Écoliers, lycéens, apprentis ne seraient pas en mesure de comprendre, ils seraient manipulés par des enseignants écolo-gauchistes qui auraient trouvé ce moyen pour déstabiliser nos démocraties.

La soudaineté, mais surtout l’étendue des manifestations surprennent et inquiètent. La surprise vient du fait que même dans nos rues, des enfants pourtant choyés ont osé braver l’interdit de prendre le public à témoin de leurs inquiétudes, et cela sur leurs heures de scolarité.

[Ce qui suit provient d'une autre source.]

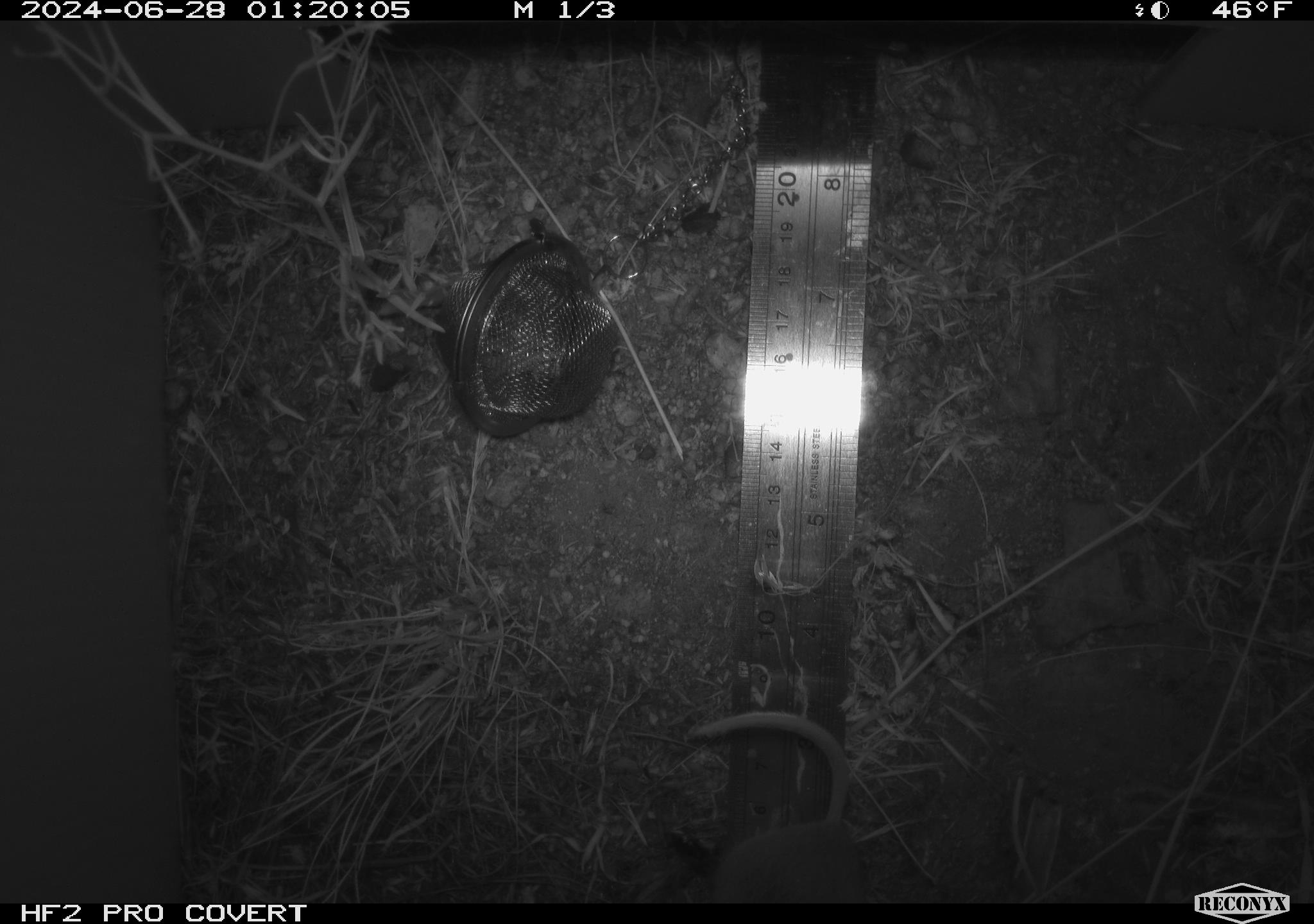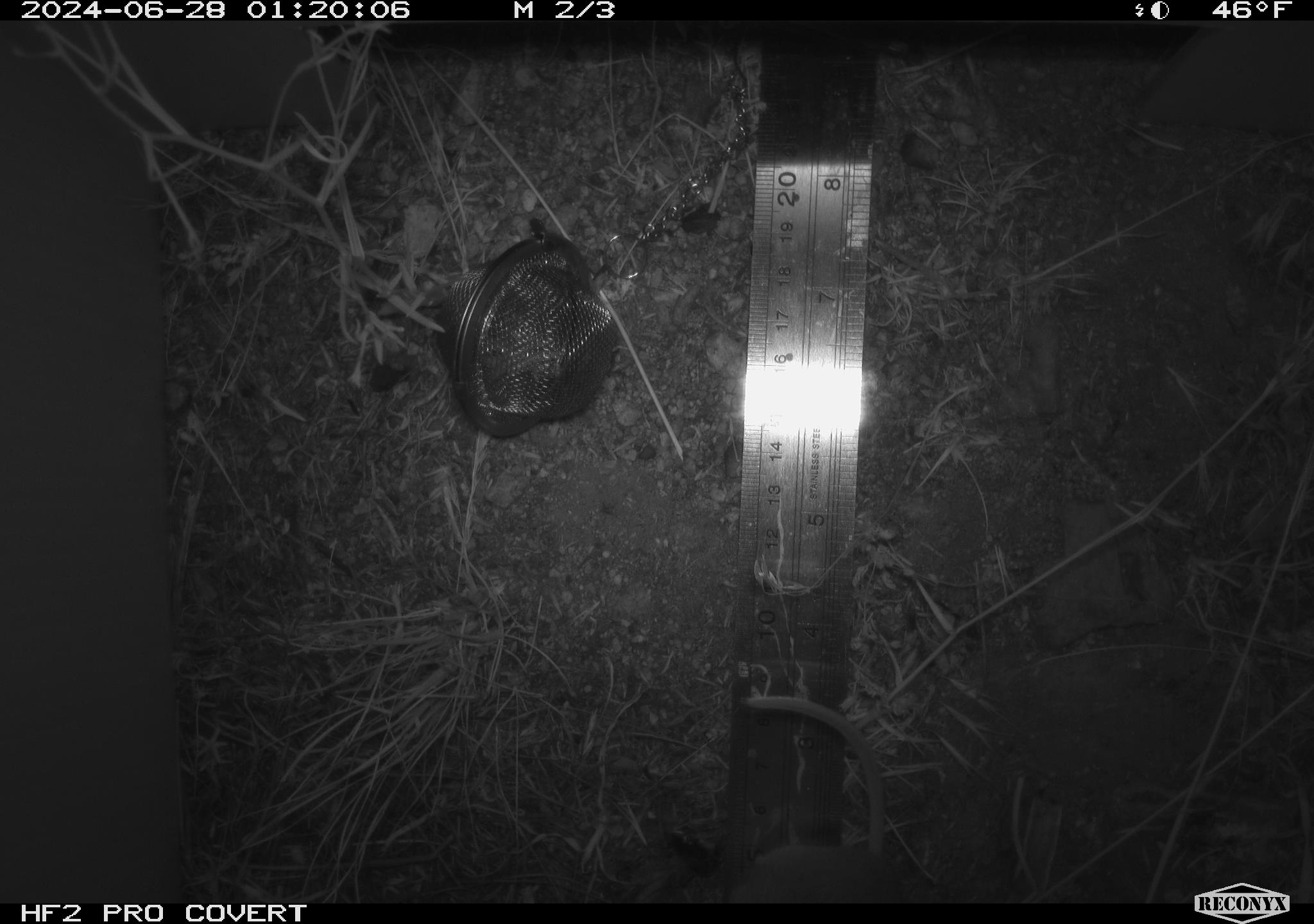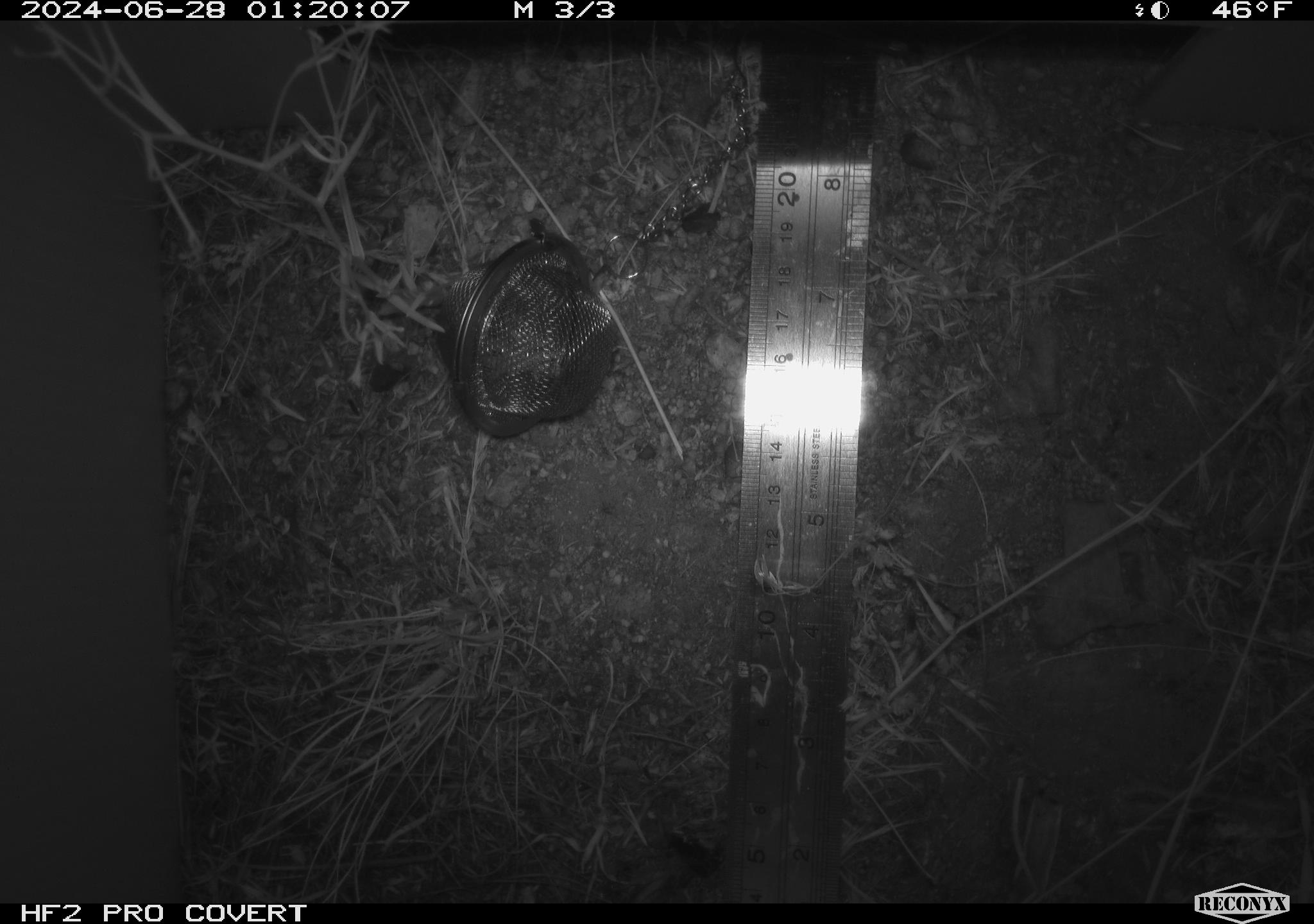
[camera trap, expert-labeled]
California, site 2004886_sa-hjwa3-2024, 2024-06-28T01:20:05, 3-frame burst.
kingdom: Animalia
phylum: Chordata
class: Mammalia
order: Rodentia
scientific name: Rodentia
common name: rodent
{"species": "rodent (Rodentia)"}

Les directions scolaires et politiques ont montré leur impréparation qui, en décidant parfois de ne pas sanctionner, qui en menaçant, qui en infligeant des réprimandes.

L’inquiétude provient de la politisation de ces jeunes, embrigadés dans des formes de démonstrations publiques dont ils ne seraient pas en mesure de comprendre les enjeux. S’affirme ainsi la crainte de voir les manifestants gagner en masse les rangs des partis alternatifs, sur la base d’informations biaisées.

En somme, ces grèves n’auraient pas lieu d’être et elles ne seraient que des caprices d’enfants gâtés, crachant en quelque sorte dans la main de leurs bienfaiteurs.

Des commentaires plus récents s’en prennent aux comportements de ces jeunes échevelés qui auraient tout à montrer avant de scander leurs slogans et de brandir leurs calicots. Il leur est en particulier demandé de faire d’abord la démonstration de comportements responsables. Seraient-ils prêts à ne pas partir en vacances dans les paradis lointains? À renoncer à l’escapade d’une fin de semaine dans une capitale européenne? À refuser d’être transportés en voiture à l’école?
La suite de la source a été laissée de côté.